タバコ産業の犠牲者

 随分以前に読んだ古い世界禁煙デーの資料です。再度検索したらまだありました。2000年なので一昔以上前です。

「タバコを初めて吸うことには、特別な意味がある。もう子どもじゃないんだ、強いんだ、スリルを味わうんだ、いい子ちゃんじゃないんだ。そういう当初の心理的な動機が消えていく頃、、代わりに薬理的作用が効いてきて、喫煙が習慣になる。」
フィリップ・モリス、研究開発担当副社長、「人はなぜタバコを吸うか」1969年初稿
http://www3.ocn.ne.jp/~muen/who-honyaku/tobaccokills.html

 これは,子供をターゲットにしたマーケティングですが,その他,女性,発展途上国,スポーツファンがターゲットになっています。昔はモータースポーツを初めとして様々なスポーツのスポンサーにたばこ産業がなっていました。私は一時ウインドサーフィンをしていたことがあり,ウインドサーフィンの大会会場に「サムタイム」の旗がはためく光景の写真が雑誌に載っていたのを思い出します。調べてみたら,「サムタイム」は2011年に販売終了したそうです。今では考えられませんが,選手がタバコのCMに出ていました。

 随分,時代も変わったと思ったら,いまだにネット上では喫煙のマナーが議論になっています。確かに,喫煙者は有害物質を吐き散らす加害者ですが,タバコ産業の犠牲者の面が強いので,マナーだけじゃ片付くとは思えません。どちらかと言えば援助してあげないといけないのではないでしょうか。ネズミ講の会員は加害者でもありますが,被害者として支援が必要なことと似ているように思います。タバコの場合ネズミ講と違って国も共犯者ですから,尚更です。

 仕事中や路上,あるいは飲食店という不特定多数がいる場所での喫煙マナーが議論になりますが,少し考えればマナーの問題と考えるのは無理があります。仕事中や路上で我慢できずに飲酒をしてしまうのをマナーの問題と考える人はいません。マナーではなくて,アル中という病気ですから,治療を要する問題なのです。

 趣味思考は個人の自由なので,自宅で晩酌しても良いし,勤務時間外に居酒屋で楽しむのも結構です。ですが,勤務時間に飲酒したい従業員のために,社内に飲酒ルームを設置する企業の話は聞いたことが有りません。どうしても我慢出来ないのなら,会社ではなく病院で相談する必要があります。依存症はマナー心や意志の力で克服できるような生やさしいものではありません。

 一部には嫌煙運動を禁煙ファシズムと称して,タバコ文化を弾圧するものだとする主張があります。確かに自分の健康の為に辞めなさいというのは余計なお節介でファシズムに繋がりかねません。でも,マリファナや脱法ハーブのような弾圧は全くされていません。喫煙は自由です。現状を弾圧と感じる様ではあまりに甘えているというか情けない限りです。世間の声など気にせずに思う存分嗜めばよいです。プライベートな空間でですが。それに,プライベートで他者に迷惑を掛けずにたしなむ分には自由という点は他の趣味思考と同じですが,それ以上の優遇を受けていることは,前述の通りです。この優遇はタバコ産業の犠牲者に対する補償とでも考えればよいと思います。

## 課題
[a] 本文のうち「趣味思考は個人の自由なので,自宅で晩酌し」を含む語句で始まり「やさしいものではありません。」で終わる部分を、「飲酒」を「喫煙」に置き換えて書き直しなさい。
[b] 本文の筆者が喫煙者について「マナーだけじゃ片付くとは思えません」と述べる理由を、本文に即して説明しなさい。

## 資料

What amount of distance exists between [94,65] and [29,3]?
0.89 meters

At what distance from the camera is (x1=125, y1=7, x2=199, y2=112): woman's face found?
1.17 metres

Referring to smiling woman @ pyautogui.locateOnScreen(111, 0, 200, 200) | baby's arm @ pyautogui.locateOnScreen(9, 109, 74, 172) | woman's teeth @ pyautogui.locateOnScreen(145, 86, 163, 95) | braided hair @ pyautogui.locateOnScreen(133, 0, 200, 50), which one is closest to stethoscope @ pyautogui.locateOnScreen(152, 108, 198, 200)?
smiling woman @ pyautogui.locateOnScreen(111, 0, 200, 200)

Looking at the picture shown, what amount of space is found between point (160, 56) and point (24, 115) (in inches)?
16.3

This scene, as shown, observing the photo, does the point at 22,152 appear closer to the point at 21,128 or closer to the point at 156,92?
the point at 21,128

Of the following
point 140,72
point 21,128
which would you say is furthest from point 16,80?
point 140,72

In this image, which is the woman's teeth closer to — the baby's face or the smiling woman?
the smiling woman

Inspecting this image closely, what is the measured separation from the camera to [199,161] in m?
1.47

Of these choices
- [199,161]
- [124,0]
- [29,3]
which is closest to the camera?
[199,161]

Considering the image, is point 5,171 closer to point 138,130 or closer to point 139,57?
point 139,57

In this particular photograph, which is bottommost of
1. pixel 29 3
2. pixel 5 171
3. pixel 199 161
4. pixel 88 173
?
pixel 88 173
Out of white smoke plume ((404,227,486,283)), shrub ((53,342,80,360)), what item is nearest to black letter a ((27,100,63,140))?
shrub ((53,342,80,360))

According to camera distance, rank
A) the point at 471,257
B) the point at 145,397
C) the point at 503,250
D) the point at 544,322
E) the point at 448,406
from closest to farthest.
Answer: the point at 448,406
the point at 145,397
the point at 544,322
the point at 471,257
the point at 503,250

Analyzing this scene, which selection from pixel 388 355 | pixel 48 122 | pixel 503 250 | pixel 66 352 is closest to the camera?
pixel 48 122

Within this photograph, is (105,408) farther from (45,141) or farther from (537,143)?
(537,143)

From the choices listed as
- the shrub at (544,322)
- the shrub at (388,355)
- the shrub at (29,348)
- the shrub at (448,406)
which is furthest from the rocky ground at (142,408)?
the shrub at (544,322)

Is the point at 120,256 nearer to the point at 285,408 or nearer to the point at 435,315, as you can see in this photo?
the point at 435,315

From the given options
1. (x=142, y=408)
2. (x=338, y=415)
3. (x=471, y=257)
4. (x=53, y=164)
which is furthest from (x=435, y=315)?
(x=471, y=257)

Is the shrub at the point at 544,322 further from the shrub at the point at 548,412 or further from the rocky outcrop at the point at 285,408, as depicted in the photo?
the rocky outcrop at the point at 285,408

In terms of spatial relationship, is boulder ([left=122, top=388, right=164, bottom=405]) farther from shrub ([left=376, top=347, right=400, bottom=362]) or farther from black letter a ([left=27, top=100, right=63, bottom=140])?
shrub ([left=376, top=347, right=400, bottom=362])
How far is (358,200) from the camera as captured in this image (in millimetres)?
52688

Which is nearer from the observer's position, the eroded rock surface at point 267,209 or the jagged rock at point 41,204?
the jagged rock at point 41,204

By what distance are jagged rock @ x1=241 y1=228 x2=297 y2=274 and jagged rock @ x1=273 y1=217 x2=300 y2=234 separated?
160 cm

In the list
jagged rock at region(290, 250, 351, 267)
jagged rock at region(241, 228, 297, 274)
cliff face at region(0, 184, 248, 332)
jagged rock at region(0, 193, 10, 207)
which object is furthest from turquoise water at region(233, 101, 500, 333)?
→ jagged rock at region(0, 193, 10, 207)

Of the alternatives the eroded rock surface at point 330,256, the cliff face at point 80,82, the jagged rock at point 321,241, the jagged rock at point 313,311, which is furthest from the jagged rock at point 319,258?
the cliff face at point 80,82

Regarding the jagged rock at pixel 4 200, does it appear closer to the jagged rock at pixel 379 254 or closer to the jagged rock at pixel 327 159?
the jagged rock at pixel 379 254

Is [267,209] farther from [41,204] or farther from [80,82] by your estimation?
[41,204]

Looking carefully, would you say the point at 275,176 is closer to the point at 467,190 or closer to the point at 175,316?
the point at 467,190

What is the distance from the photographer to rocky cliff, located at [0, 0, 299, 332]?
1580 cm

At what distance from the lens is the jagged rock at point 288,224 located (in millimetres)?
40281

## 解答
[a]
趣味思考は個人の自由なので,自宅で晩酌しても良いし,勤務時間外に居酒屋で楽しむのも結構です。ですが,勤務時間に喫煙したい従業員のために,社内に喫煙ルームを設置する企業の話は聞いたことが有りません。どうしても我慢出来ないのなら,会社ではなく病院で相談する必要があります。依存症はマナー心や意志の力で克服できるような生やさしいものではありません。

[b] 喫煙者は有害物質を吐き散らす加害者ではあるが、タバコ産業の犠牲者という面が強いからである。